===== EXTRAIT RETENU
Autre réponse du demandeur sous forme de mémoire

L’agente a appliqué le mauvais critère au regard de l’intérêt supérieur des enfants

 

 

[49]           Le demandeur affirme que l’agente a appliqué le mauvais critère en examinant l’intérêt supérieur de ses enfants. Elle a appliqué le critère des [traduction« difficultés excessives » alors qu’elle aurait dû examiner ce qui [traduction« va à l’encontre de l’intérêt supérieur des enfants ».

 

[50]           L’agente a déclaré ce qui suit : [traduction] « Selon moi, il n’y a pas suffisamment d’éléments de preuve pour permettre d’établir que l’enfant ou le demandeur éprouverait des difficultés inhabituelles ou excessives si ce dernier devait quitter le Canada pour retourner au Sri Lanka afin de présenter une demande de résidence permanente depuis l’étranger. » Cette déclaration prouve que l’agente a appliqué le critère des difficultés excessives dans son examen de l’intérêt supérieur des enfants. Le demandeur s’appuie sur la décision Mangru c Canada (Ministre de la Citoyenneté et de l’Immigration) 2011 CF 779.
==========
## SUJET PROPOSÉ A
Indiquez si chacun des énoncés suivants concorde avec l'extrait retenu, en répondant par oui ou par non et en citant textuellement les mots qui tranchent : (i) le demandeur invoque une décision de 2011 à l'appui de sa position ; (ii) l'agente a estimé que les éléments de preuve suffisaient à établir des difficultés excessives ; (iii) le pays de retour mentionné est le Sri Lanka.
## SUJET PROPOSÉ B
D'après l'extrait retenu, sur quelle décision le demandeur s'appuie-t-il ?
## SUJET PROPOSÉ C
Traduisez en anglais la phrase suivante de l'extrait retenu : « Le demandeur affirme que l’agente a appliqué le mauvais critère en examinant l’intérêt supérieur de ses enfants. »
Fondez-vous exclusivement sur l'extrait retenu.
===== INFORMATIONS PRÉSENTÉES
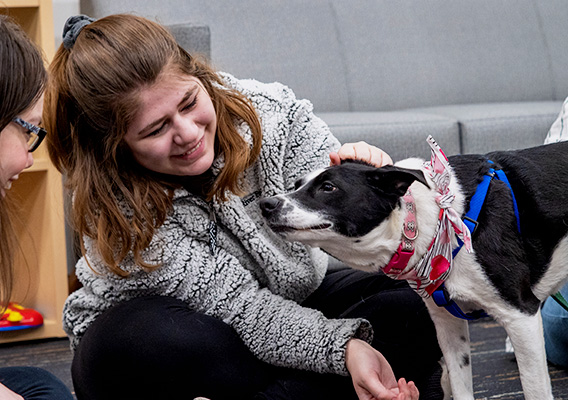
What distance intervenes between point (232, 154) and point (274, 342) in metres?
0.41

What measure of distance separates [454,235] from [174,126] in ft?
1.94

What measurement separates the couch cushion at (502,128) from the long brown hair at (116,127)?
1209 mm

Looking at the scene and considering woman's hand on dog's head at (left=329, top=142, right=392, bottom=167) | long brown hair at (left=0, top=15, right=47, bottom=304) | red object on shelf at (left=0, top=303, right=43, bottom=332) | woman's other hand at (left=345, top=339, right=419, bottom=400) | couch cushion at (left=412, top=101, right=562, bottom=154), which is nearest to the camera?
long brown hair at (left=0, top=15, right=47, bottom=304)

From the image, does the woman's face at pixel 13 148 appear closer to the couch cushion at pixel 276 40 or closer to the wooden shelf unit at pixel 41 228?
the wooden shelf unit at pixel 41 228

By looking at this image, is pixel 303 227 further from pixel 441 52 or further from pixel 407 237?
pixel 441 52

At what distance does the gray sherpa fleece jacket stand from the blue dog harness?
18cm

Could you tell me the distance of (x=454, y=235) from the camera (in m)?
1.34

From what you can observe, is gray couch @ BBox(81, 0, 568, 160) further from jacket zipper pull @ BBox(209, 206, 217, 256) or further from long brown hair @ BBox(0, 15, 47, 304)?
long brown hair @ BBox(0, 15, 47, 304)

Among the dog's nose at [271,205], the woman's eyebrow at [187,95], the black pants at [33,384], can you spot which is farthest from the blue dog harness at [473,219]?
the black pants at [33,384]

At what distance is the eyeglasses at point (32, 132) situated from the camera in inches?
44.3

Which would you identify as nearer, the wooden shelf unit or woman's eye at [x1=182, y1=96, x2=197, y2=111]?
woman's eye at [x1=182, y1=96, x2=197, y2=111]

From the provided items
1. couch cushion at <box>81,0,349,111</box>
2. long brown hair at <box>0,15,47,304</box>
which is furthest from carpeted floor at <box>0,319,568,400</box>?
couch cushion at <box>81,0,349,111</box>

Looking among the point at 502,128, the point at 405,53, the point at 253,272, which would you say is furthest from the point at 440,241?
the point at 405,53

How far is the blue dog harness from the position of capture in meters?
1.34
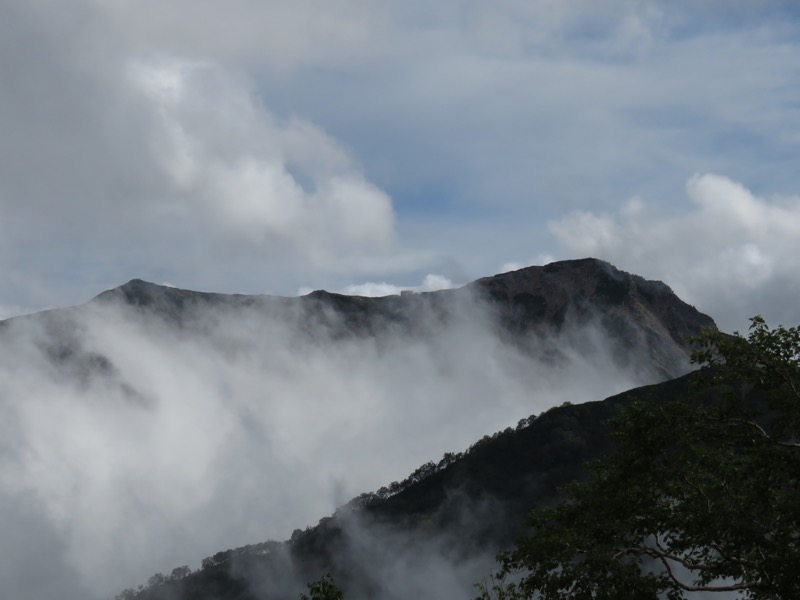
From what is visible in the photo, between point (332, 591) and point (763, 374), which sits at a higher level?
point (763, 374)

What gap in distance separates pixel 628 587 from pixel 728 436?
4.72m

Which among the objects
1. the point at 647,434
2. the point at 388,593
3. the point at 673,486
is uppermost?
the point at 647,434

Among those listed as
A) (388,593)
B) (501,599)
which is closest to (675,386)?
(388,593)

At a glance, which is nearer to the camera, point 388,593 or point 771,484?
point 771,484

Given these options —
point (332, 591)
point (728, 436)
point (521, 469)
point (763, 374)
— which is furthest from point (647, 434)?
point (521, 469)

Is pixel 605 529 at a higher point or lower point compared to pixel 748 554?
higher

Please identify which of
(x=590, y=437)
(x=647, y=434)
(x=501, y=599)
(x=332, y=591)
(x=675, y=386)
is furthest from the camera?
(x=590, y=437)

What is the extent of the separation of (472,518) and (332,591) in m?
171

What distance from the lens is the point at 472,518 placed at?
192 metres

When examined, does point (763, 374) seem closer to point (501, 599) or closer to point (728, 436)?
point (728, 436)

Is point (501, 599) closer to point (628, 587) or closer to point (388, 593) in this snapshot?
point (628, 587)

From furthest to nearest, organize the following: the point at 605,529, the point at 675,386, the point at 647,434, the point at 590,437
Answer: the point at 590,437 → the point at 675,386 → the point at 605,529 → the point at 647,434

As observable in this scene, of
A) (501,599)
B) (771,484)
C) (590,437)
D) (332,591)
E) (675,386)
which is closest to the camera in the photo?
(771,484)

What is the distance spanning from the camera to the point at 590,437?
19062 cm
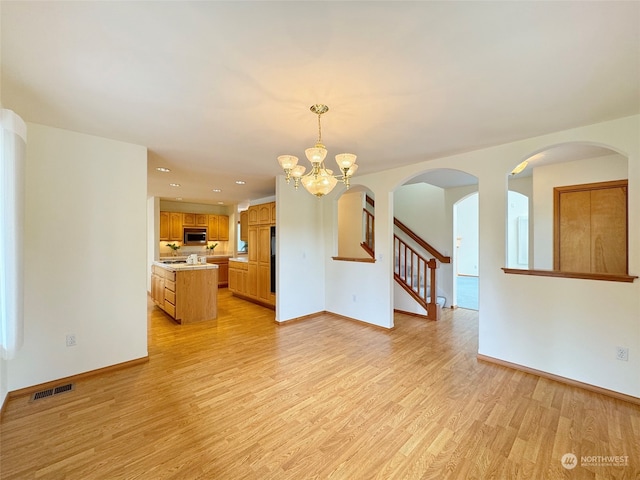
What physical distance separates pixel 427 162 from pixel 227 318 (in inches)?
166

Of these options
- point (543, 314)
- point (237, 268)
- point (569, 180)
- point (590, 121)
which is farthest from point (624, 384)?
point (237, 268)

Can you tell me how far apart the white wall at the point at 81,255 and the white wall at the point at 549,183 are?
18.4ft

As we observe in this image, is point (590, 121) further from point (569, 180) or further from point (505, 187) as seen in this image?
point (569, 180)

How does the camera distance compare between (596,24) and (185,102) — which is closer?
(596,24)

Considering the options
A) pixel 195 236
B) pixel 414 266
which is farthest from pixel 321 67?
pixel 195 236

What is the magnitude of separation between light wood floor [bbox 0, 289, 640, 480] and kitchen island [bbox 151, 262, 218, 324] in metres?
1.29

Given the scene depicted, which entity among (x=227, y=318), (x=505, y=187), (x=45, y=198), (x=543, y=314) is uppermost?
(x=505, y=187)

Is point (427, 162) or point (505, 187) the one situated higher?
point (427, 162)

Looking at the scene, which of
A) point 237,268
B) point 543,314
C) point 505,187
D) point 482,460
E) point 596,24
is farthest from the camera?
==========
## CORRIGÉ DE L'EXERCICE A
(i) Oui : « Le demandeur s’appuie sur la décision Mangru c Canada (Ministre de la Citoyenneté et de l’Immigration) 2011 CF 779. »
(ii) Non : « il n’y a pas suffisamment d’éléments de preuve pour permettre d’établir que l’enfant ou le demandeur éprouverait des difficultés inhabituelles ou excessives »
(iii) Oui : « quitter le Canada pour retourner au Sri Lanka »

## CORRIGÉ DE L'EXERCICE B
Sur la décision Mangru c Canada (Ministre de la Citoyenneté et de l’Immigration) 2011 CF 779.

## CORRIGÉ DE L'EXERCICE C
The applicant asserts that the officer applied the wrong test in examining the best interests of his children.